PROBLEM SET =>
1. Decide whether each statement agrees with the Senate speech on climate change. Answer yes or no for each, and quote the deciding words from the speech.
(a) Professor Hughes wrote that he showed aerial survey results of bleaching on the Great Barrier Reef to his students.
(b) The speaker is willing to call Minister Birmingham's reply an answer.
(c) Prime Minister Turnbull blamed renewable energy for problems in South Australia.
2. Write the next part of the Senate speech on climate change, picking up right after its final sentence.

SUPPLIED PASSAGE =>
'''
Senate debates

Tuesday, 28 March 2017

Adjournment

Climate Change

8:30 pm

Photo of Nick McKimNick McKim (Tasmania, Australian Greens) Share this | | Hansard source

I want to talk tonight about the impacts of global warming. I watched in horror recently as senior government ministers handed around a lump coal in the House of Representatives and laughed, joked and cheered as if coal was some kind of climate saviour rather than one of the major causes of global warming that it actually is.

I have listened in disbelief recently as Prime Minister Turnbull, with no evidence whatsoever, blamed renewable energy for problems in South Australia caused by transmission lines being impacted by extreme weather. Today, I fumed in this place during question time as a minister in this place—Minister Simon Birmingham—mocked my friend Senator Peter Whish-Wilson. The context of that mocking was that Senator Whish-Wilson had read out a tweet from Professor Terry Hughes, who is the head of the ARC Centre for Excellence for Coral Reef Studies. I want to put that tweet on the record again tonight:

I showed the results of aerial surveys of bleaching on the Great Barrier Reef to my students and then we wept.

That is the tweet, the quote from Prof Hughes, that Senator Whish-Wilson read out in question time today. As part of the response—and I will not dignify it by calling it an answer because it was not an answer from Minister Birmingham. It was a response to Senator Whish-Wilson's question, and as part of that response Minister Birmingham suggested that Senator Whish-Wilson might need a hanky. Of course that met with the typical fake laughs and fake cheers from government senators in this place that we have become all too familiar with.
'''
SOURCE DATA =>
'''
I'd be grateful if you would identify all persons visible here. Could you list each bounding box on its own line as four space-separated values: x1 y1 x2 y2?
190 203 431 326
'''
RESPONSES PER TASK =>
1.
(a) Yes: "I showed the results of aerial surveys of bleaching on the Great Barrier Reef to my students and then we wept."
(b) No: "I will not dignify it by calling it an answer because it was not an answer from Minister Birmingham."
(c) Yes: "blamed renewable energy for problems in South Australia"

2.
It would not surprise me to learn that Senator Whish-Wilson did need a hanky every now and again when he thinks about climate change, because I know how seriously he takes this issue. I know how much it means to him as a human being and as a senator that we get on top of global warming. And do you know what I say to Senator Birmingham? He can bring me a hanky while he is at it because I do not mind admitting that I have shed a few tears about climate change myself, especially when I have to sit down with kids at my place and apologise to them for the bloody lack of effort and intensity with which this government is treating the issue and for how they want to dig up more coal to create higher levels of carbon in our atmosphere and cause more climate change.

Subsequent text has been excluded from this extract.